For small result sets, you can use PyArrow's shortcuts like:
t = client.stream(t)
table = client.read_all()
print(table)
Resulting in a pyarrow.Table
instance with the independent batches appended:
pyarrow.Table
_origin_id_: int32
_source_ids_: list<uint32: uint32>
child 0, uint32: uint32
_target_ids_: list<uint32: uint32>
child 0, uint32: uint32
----
_origin_id_: [[0],[1],[2],[3],[4],[5]]
_source_ids_: [[[0,1,1,1,4,0,0]],[[1,0,0,0,1,1,4,5]],[[0,0,0,1,1,1,4]],[[0,0,0,1,1,1,4]],[[4,1,1,1,0,5]],[[5,4]]]
_target_ids_: [[[1,0,2,3,1,2,3]],[[0,1,2,3,2,3,1,4]],[[1,2,3,0,2,3,1]],[[1,2,3,0,2,3,1]],[[1,0,2,3,1,4]],[[4,1]]]
The current implementation is specific to k=2
, i.e. it will only work for a
2-hop job. Some reasons for this follow.
Supernodes are nodes with a substantially large degree. For this purpose, let's
define them as having >= 1e5
neighbors. The impact of a supernode on k-hop
expansion is a dramatic increase in the number of edges being output.
Take, for example, a simple graph with the following characteristics:
500,001
nodes500,000
nodes have a:FOLLOWS
relationship to the sole outlier node- that sole outlier doesn't have any outgoing relationships
So the average degree is slightly less than 2
:
((1 degree) * (500,000 nodes) + (500,000 degree) * (1 node)) / (500,0001 nodes)

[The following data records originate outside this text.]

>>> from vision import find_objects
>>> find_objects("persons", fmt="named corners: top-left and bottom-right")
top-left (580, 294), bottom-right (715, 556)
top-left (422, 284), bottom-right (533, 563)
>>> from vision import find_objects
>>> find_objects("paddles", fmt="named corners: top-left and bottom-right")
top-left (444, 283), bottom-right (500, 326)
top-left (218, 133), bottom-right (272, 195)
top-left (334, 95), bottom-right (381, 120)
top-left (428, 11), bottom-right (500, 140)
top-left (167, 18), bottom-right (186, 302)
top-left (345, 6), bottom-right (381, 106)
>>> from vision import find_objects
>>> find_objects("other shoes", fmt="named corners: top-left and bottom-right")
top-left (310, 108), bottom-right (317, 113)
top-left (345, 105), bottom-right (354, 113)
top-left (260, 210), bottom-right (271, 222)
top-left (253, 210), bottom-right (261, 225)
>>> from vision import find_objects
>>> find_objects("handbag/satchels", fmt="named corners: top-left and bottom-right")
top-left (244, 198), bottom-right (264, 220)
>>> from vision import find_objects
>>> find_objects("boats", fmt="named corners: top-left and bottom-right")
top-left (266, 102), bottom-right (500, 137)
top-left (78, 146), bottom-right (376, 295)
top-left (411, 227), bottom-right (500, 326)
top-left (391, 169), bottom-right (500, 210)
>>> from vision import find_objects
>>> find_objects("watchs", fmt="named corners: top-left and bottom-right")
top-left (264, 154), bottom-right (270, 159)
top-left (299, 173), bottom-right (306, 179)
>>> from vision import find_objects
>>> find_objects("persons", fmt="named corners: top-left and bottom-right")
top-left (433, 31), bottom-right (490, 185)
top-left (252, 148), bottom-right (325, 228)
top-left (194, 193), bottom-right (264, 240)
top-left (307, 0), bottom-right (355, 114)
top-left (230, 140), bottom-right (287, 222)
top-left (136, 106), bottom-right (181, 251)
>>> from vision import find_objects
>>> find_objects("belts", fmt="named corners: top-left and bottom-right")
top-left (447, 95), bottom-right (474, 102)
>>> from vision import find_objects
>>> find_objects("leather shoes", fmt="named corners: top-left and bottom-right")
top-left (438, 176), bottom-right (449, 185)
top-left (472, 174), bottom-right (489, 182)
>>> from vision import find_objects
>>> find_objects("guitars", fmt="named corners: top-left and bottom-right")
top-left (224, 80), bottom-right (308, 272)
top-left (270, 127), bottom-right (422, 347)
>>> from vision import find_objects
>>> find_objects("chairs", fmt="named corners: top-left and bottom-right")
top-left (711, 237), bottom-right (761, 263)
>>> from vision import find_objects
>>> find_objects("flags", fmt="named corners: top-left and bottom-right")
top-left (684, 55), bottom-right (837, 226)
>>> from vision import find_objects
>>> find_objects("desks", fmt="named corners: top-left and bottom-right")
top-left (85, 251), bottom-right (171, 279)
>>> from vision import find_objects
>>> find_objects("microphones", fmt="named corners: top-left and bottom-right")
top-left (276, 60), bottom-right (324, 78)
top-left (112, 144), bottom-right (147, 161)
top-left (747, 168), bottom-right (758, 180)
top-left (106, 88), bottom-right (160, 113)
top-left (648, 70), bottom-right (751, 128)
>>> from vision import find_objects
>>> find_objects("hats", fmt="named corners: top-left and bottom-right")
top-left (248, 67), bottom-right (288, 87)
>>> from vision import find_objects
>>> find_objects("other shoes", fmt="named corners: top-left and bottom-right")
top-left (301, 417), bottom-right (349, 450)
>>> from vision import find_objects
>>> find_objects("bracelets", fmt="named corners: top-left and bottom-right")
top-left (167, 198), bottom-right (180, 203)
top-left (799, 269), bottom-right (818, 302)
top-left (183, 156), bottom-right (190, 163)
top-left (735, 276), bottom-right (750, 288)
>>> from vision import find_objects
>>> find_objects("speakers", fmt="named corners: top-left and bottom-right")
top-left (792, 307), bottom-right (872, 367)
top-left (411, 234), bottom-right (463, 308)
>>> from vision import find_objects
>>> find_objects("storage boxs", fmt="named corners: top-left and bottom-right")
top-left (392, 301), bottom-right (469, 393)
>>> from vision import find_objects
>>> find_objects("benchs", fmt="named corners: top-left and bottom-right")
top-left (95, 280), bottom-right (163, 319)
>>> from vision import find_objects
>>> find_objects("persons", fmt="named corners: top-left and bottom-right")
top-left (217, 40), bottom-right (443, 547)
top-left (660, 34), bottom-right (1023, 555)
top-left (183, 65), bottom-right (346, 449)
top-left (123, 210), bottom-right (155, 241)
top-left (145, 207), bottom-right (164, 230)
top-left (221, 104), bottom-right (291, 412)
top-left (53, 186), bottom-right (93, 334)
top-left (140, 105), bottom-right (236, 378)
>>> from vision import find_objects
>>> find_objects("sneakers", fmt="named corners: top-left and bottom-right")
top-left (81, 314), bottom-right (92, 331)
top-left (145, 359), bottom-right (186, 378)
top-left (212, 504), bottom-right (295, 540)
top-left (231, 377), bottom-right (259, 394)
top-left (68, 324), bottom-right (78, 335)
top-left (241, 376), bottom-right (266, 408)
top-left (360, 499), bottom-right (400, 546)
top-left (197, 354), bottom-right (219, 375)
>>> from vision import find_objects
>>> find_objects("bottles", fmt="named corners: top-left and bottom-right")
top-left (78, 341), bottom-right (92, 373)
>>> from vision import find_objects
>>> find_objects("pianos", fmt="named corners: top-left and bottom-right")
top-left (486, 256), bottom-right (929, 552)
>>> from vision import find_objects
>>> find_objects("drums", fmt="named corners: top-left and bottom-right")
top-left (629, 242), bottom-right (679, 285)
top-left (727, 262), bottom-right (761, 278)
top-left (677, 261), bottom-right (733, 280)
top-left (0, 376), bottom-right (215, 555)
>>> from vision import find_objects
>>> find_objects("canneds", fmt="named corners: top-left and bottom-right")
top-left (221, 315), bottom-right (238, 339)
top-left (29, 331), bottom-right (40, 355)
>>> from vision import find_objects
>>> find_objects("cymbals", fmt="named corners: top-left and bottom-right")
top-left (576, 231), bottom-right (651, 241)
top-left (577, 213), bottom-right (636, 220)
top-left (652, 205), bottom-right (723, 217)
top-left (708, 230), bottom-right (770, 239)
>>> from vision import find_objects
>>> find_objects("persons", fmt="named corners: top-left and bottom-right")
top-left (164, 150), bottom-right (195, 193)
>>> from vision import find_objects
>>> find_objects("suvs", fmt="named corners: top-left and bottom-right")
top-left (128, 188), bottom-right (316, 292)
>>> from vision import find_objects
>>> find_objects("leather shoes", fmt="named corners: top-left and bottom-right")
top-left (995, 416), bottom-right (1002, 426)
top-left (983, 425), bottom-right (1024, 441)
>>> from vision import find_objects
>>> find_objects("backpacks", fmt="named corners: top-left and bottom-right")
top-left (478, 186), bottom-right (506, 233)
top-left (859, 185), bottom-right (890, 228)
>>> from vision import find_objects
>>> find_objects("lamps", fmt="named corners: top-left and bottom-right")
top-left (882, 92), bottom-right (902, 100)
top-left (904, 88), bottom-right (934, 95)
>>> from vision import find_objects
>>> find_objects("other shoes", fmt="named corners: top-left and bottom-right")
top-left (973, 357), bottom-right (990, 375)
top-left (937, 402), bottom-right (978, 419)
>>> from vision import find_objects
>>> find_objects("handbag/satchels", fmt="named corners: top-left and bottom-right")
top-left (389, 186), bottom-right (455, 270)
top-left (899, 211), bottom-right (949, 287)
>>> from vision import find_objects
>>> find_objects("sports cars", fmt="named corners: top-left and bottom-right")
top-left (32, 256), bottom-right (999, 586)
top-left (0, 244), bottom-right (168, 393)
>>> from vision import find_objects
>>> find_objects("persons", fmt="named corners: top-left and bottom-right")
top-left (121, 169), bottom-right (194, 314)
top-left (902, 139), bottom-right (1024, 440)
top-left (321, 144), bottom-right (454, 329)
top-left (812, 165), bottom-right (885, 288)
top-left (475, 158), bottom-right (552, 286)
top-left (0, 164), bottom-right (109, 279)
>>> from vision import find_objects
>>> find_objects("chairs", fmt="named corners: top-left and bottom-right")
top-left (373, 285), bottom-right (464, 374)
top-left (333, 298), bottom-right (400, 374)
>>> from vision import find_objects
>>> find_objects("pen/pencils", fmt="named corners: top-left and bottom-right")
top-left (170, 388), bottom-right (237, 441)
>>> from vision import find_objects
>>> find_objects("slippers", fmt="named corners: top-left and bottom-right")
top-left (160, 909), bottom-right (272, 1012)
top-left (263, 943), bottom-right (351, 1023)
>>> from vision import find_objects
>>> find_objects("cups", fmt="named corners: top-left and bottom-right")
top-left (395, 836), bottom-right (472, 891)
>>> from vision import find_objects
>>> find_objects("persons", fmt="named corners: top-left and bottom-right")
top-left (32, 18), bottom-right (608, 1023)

BUT! any 2-hop from any non-supernode, which you have a 99.99%
chance of
picking at random, will produce 500,001
edges in the result set. So even for
just the 2-hop output from non-supernodes, you're looking at:
(500,001 edges) * (500,000 non-supernodes) = 250,000,500,000 edges!
And if we assume we can pack an edge into 60 bits
(see my design assumptions
below), that's ~1.875 Terabytes
of data!
A few optimizations were used to get what I'd consider "ok" performance, where I'd consider "ok" performance to be generating 100-200 complete 2-hop subgraph/s on a dense graph with supernodes.
In Neo4j, node ids are Java long
s, which means they're typically 64-bit
numbers. Since Java uses signed types, that's 63-bits available giving a max
long value of 2^63-1
. Well beyond the realm of a usable graph.
Given a relationship, or edge, is defined primarily by a source node and a
target node, it requires at minimum 128 bits if we were to use Java long
s.
And 8 bytes adds up fast when you're talking about billions to trillions of relationships!
Instead, if we assume the most amount of nodes in the is just over 1 billion,
we really only need 30 bits to represent a node, meaning 60 bits for a
relationship. (2^30 - 1 = 1,073,741,823
)
The remaining 4 bits can be used as follows:
1 bit
to indicate the projection orientation:1 = natural, 0 = reversed
3 bits
to encode a relationship type for faster retrieval, leaving us the possibility of encoding up to8 types
or increasing node capacity
The best part is a single long
primitive can be used for all the above while
reducing memory footprint, Objects on the JVM heap, etc. A stream of edges can
be represented as a Java java.util.stream.LongStream
as well.
A 2-hop subgraph is effectively the unique set of all edges of all neighbors of a given origin node.
So given a node O
, for every neighbor n
, we collect the set of all
relationships into or out of n
. This will include O
, since n
is a
neighbor.
The harder part is de-duplicating or finding the intersection of the sets.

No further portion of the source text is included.